A screenshot from footage released by BYPOL shows the UAV parked on the radome of the A-50 during a pre-strike reconnaissance sortie, according to the group. (BYPOL)

The loss of the airborne early warning and control (AEW&C) capability provided by the Beriev A-50 ‘Mainstay' is hampering joint Russian and Belarusian air activity, the UK Ministry of Defence (MoD) has determined.

In its latest intelligence update posted on 9 March, the MoD said that the A-50U that was previously reported as attacked by an unmanned aerial vehicle (UAV) at Maschulishchy Air Base (also known as Minsk-Machulishche Air Base) in Belarus on 26 February had been flown out of theatre for repairs, and that its loss was affecting ongoing air operations.

“On 7 March, Belarusian President Alexandr Lukashenko confirmed that one of Russia's small fleet of A-50U ‘Mainstay-D' airborne early warning and control aircraft deployed in Belarus had been damaged. The aircraft was almost certainly attacked by a small uncrewed air system. The ‘Mainstay' has likely now been moved to a repair facility at Taganrog in Russia. The transit flight reportedly took place at a lower-than-usual altitude, likely because of damage to the pressurised cabin.

“The ‘Mainstay' was likely providing situational awareness for MiG-31K ‘Foxhound-D' fighter aircraft modified to launch the AS-24 ‘Killjoy' air-launched ballistic missile, which Russia sees as a key strategic capability.

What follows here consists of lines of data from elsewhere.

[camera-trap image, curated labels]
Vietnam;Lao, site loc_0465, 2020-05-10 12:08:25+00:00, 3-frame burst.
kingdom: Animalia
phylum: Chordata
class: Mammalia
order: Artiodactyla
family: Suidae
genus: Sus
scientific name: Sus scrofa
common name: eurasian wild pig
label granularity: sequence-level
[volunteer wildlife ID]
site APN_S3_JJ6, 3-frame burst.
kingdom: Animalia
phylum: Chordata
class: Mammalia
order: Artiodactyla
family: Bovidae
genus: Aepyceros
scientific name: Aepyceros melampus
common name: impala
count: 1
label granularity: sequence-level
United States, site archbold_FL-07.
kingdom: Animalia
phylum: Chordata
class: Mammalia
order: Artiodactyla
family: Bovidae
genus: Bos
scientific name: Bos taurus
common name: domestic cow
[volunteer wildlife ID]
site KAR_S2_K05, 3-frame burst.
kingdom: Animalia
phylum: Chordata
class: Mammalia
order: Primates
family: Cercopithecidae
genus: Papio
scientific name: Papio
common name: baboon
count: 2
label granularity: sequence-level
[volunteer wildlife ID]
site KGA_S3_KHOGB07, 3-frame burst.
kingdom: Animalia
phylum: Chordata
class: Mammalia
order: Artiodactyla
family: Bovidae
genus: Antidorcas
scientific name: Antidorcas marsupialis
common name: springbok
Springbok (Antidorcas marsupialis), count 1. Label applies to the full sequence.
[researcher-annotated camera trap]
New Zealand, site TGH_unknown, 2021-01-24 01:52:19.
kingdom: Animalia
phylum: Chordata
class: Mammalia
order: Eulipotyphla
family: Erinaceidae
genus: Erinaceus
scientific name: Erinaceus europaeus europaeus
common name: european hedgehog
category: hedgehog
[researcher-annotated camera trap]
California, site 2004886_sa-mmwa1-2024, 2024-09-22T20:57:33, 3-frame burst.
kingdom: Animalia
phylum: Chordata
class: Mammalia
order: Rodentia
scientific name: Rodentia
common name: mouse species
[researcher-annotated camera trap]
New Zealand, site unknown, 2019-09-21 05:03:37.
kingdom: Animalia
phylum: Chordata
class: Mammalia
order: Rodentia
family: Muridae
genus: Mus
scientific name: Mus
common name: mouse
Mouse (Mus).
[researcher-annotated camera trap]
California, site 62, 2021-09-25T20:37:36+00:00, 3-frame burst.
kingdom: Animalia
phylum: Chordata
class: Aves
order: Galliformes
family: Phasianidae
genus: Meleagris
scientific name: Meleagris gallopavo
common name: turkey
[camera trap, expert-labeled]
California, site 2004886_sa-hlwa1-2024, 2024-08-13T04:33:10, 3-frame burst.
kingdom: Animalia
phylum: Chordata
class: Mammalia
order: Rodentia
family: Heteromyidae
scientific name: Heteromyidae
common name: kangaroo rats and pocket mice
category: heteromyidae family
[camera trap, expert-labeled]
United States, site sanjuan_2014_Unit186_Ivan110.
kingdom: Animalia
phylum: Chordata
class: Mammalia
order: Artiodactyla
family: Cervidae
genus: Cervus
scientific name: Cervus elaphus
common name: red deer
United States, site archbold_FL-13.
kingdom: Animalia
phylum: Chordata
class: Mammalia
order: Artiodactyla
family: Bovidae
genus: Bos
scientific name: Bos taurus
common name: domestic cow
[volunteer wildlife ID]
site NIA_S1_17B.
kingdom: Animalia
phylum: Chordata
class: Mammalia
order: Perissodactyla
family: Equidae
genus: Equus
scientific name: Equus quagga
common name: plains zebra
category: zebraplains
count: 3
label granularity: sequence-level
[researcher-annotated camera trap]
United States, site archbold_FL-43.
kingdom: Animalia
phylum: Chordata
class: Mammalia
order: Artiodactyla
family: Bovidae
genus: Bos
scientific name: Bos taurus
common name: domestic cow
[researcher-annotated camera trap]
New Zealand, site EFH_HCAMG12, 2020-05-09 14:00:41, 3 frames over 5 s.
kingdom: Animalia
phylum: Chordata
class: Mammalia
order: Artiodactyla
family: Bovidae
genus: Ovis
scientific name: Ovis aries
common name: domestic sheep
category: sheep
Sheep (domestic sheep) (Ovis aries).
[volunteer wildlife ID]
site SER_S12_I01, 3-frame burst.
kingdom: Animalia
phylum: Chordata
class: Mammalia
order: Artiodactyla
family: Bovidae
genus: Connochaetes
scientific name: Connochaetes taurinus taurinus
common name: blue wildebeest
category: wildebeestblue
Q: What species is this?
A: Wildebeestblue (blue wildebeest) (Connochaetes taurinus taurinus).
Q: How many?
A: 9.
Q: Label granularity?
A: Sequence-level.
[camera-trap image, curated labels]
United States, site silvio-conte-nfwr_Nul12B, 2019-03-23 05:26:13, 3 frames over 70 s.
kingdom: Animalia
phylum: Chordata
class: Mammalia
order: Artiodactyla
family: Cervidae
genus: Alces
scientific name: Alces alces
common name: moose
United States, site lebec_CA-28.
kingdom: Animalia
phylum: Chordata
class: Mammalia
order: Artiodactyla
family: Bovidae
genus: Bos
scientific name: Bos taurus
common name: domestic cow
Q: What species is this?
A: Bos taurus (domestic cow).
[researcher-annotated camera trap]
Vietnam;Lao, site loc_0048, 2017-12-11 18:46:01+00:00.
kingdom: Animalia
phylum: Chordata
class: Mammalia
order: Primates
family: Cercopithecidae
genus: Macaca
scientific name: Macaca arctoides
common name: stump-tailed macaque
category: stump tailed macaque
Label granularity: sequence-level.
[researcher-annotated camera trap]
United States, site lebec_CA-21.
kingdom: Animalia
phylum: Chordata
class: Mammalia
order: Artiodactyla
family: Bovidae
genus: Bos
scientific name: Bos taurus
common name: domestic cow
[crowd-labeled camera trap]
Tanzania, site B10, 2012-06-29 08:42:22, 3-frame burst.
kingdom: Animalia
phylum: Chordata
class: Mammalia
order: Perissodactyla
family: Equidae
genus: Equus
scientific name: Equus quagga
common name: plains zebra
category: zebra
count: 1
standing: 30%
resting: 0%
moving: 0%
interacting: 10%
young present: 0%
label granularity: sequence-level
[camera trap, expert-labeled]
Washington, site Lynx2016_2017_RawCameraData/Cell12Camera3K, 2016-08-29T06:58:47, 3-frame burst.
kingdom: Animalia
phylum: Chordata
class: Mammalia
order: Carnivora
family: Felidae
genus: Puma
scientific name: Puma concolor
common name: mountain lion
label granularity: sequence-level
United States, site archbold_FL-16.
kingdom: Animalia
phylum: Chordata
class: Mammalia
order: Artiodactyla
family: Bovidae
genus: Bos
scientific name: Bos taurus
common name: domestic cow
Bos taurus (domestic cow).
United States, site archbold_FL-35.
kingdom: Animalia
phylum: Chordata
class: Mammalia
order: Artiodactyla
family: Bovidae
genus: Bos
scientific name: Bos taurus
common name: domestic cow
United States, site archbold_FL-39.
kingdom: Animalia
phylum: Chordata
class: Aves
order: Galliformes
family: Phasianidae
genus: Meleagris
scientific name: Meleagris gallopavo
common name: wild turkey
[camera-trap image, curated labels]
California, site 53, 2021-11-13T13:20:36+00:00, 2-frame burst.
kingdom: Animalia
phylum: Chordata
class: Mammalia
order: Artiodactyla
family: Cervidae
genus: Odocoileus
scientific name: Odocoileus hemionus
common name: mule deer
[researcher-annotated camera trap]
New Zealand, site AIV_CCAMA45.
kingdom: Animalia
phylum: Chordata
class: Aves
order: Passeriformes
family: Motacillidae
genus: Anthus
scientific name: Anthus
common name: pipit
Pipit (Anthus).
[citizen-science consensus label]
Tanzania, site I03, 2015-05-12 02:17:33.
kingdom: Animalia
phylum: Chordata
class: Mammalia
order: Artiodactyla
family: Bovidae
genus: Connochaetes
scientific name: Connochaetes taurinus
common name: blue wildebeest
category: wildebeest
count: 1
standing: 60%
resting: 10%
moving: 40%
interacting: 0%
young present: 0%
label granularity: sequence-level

The modification saw the jets' internal radar removed to balance the airframe, making pilots reliant on external sources of situational awareness, such as [the] ‘Mainstay'.

“It is a realistic possibility that joint Russo-Belarusian air activity will now be forced to rely on ground control and fighter escort until another ‘Mainstay' can be deployed,” the MoD said.